• _DESCRIPTION OF THE TASK_
In the abstract on intra-tumor partitioning in lung cancer, how many patients had their pre-treatment FDG-PET and CT scans analyzed?

• _PASSAGE FOR REVIEW_
>>>

SU‐D‐207B‐05: Robust Intra‐Tumor Partitioning to Identify High‐Risk Subregions for Prognosis in Lung Cancer

Purpose: To develop an intra‐tumor partitioning framework for identifying high‐risk subregions from 18F‐fluorodeoxyglucose positron emission tomography (FDG‐PET) and CT imaging, and to test whether tumor burden associated with the high‐risk subregions is prognostic of outcomes in lung cancer. Methods: In this institutional review board‐approved retrospective study, we analyzed the pre‐treatment FDG‐PET and CT scans of 44 lung cancer patients treated with radiotherapy. A novel, intra‐tumor partitioning method was developed based on a two‐stage clustering process: first at patient‐level, each tumor was over‐segmented into many superpixels by k‐means clustering of integrated PET and CT images; next, tumor subregions were identified by merging previously defined superpixels via population‐level hierarchical clustering. The volume associated with each of the subregions was evaluated using Kaplan‐Meier analysis regarding its prognostic capability in predicting overall survival (OS) and out‐of‐field progression (OFP). Results: Three spatially distinct subregions were identified within each tumor, which were highly robust to uncertainty in PET/CT co‐registration. Among these, the volume of the most metabolically active and metabolically heterogeneous solid component of the tumor was predictive of OS and OFP on the entire cohort, with a concordance index or CI = 0.66–0.67. When restricting the analysis to patients with stage III disease (n = 32), the same subregion achieved an even higher CI = 0.75 (HR = 3.93, logrank p = 0.002) for predicting OS, and a CI = 0.76 (HR = 4.84, logrank p = 0.002) for predicting OFP. In comparison, conventional imaging markers including tumor volume, SUVmax and MTV50 were not predictive of OS or OFP, with CI mostly below 0.60 (p < 0.001). Conclusion: We propose a robust intra‐tumor partitioning method to identify clinically relevant, high‐risk subregions in lung cancer. We envision that this approach will be applicable to identifying useful imaging biomarkers in many cancer types.

<<<

• _DATA LISTING_
>>>

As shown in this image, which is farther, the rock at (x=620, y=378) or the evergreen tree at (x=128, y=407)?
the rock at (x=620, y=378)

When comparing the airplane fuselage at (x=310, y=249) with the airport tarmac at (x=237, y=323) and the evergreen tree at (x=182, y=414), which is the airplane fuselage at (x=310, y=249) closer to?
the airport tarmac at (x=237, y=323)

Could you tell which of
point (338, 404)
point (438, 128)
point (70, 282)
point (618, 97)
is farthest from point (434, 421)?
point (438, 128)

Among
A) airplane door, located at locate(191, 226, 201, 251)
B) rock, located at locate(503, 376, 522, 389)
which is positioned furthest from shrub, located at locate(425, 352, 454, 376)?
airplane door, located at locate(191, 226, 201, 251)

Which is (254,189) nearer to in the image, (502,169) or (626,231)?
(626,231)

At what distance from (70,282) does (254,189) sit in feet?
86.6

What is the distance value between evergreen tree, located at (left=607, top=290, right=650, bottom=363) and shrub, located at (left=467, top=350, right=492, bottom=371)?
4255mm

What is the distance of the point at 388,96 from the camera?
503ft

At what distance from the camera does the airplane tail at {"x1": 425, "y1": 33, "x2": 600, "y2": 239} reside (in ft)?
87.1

<<<
>>>

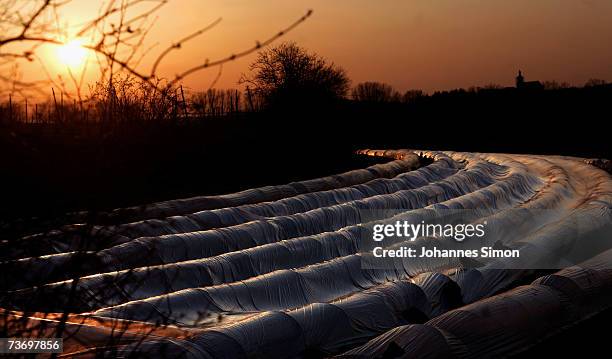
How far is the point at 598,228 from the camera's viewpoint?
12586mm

<<<
>>>

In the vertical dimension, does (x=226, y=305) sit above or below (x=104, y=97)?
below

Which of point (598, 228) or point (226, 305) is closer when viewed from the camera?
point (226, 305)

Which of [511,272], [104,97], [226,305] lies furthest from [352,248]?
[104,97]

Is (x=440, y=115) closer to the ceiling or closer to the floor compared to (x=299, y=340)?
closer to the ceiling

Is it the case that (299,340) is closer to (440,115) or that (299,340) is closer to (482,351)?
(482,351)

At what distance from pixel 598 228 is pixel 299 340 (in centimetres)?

<<<

• _OUTPUT FOR THIS EXERCISE_
44 lung cancer patients treated with radiotherapy.